__Exercise material__:

>>>

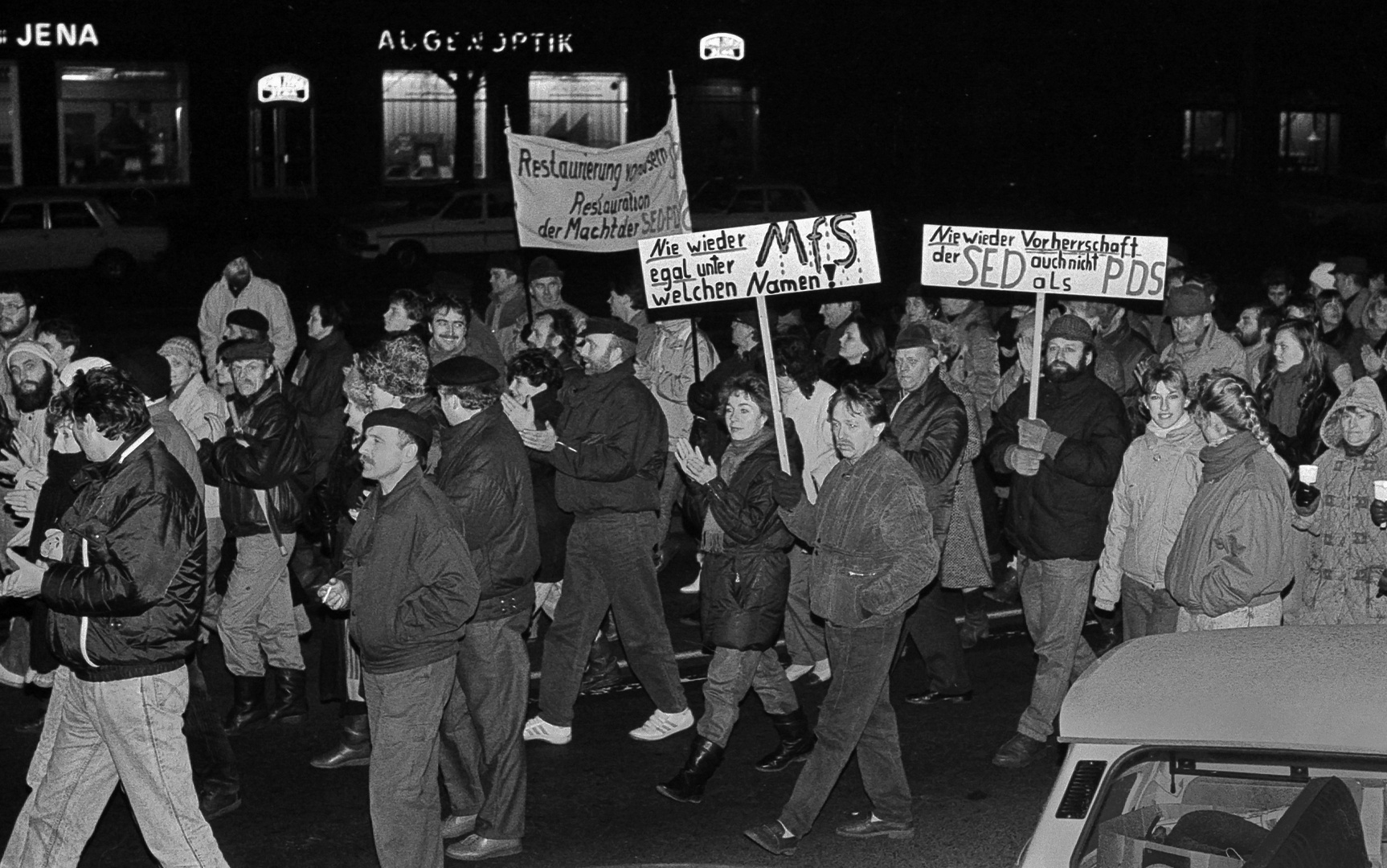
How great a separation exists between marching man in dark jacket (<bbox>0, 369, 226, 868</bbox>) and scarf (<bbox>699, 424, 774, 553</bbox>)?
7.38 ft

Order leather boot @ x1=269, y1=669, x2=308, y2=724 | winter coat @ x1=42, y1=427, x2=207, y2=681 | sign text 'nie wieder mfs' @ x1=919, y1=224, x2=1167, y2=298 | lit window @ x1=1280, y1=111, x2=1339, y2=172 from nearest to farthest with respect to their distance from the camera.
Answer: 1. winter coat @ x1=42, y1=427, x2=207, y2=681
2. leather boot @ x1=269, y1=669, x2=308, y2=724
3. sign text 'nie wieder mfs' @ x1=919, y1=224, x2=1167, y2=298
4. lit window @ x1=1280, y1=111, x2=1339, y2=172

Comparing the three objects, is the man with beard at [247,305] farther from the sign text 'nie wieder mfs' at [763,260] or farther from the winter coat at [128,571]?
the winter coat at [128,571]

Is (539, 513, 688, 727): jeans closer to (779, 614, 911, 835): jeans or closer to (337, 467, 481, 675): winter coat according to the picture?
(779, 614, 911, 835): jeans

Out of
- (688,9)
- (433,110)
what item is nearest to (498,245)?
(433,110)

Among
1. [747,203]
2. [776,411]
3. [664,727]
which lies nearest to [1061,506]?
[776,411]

<<<
>>>

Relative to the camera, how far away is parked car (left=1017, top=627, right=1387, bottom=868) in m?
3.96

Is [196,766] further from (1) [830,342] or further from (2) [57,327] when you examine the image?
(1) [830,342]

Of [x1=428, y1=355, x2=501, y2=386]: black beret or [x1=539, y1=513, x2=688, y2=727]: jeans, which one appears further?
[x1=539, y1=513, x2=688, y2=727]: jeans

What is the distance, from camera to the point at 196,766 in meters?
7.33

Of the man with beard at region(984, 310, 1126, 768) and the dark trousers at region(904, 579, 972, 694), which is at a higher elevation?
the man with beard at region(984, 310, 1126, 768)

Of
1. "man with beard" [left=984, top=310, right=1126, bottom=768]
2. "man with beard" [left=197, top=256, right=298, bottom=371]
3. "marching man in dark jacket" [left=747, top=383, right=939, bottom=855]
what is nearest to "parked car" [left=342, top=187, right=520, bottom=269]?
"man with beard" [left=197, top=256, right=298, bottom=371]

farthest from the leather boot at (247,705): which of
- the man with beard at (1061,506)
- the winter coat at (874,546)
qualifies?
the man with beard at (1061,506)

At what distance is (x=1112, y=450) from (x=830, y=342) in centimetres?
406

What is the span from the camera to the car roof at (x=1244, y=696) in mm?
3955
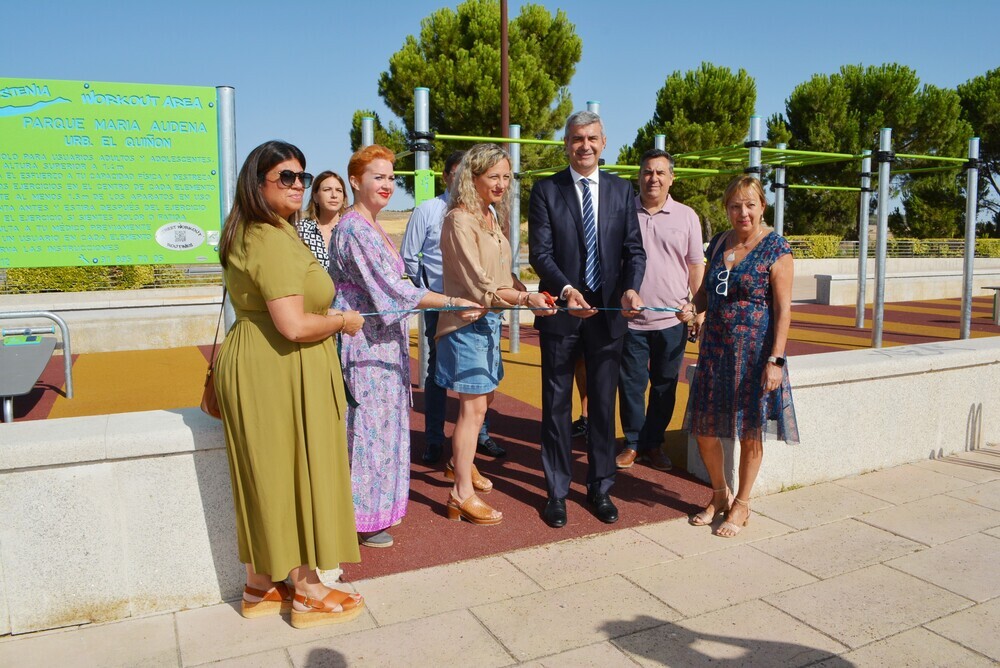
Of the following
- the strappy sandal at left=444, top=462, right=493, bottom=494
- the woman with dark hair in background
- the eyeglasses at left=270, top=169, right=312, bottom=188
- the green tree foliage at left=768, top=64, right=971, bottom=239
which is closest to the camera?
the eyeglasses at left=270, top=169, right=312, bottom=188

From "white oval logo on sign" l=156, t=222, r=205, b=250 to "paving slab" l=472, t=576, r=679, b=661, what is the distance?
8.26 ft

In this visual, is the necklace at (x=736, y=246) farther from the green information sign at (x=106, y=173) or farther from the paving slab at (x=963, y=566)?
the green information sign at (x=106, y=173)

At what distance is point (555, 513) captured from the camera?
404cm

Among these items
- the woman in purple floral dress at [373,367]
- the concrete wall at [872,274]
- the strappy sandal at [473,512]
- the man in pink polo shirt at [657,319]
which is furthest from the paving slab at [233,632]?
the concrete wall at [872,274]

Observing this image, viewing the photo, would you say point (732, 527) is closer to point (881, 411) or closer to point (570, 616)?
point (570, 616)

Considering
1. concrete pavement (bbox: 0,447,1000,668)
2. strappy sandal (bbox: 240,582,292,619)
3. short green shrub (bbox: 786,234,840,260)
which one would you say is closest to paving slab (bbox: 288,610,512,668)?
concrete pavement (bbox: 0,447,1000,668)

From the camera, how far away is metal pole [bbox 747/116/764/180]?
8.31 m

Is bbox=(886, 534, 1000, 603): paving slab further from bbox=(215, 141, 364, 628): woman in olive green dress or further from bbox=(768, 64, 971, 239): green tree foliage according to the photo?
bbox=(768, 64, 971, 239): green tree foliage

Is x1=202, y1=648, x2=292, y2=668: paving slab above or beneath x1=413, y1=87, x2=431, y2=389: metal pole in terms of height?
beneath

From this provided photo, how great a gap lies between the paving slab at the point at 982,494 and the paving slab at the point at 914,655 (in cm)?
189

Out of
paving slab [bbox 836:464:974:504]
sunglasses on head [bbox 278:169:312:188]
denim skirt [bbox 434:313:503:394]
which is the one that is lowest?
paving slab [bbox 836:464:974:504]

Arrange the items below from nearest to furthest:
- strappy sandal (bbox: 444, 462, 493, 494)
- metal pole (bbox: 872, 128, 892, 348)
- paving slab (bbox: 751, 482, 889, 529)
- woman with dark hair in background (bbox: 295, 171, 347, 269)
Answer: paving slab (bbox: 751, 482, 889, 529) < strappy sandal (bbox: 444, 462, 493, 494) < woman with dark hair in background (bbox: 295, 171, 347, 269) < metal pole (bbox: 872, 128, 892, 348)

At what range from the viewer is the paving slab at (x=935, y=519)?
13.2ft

<<<

__Exercise details__: Collect every line in the listing above that contains the word "bottom" and copy each one out.

__Output__:
Relative to the camera, how far away is parked car (left=1017, top=627, right=1387, bottom=868) in m?
1. "man with beard" [left=984, top=310, right=1126, bottom=768]
2. "man with beard" [left=197, top=256, right=298, bottom=371]
3. "marching man in dark jacket" [left=747, top=383, right=939, bottom=855]
what is nearest to "parked car" [left=342, top=187, right=520, bottom=269]?
"man with beard" [left=197, top=256, right=298, bottom=371]
- the strappy sandal at left=444, top=462, right=493, bottom=494
- the eyeglasses at left=270, top=169, right=312, bottom=188
- the green tree foliage at left=768, top=64, right=971, bottom=239
the eyeglasses at left=270, top=169, right=312, bottom=188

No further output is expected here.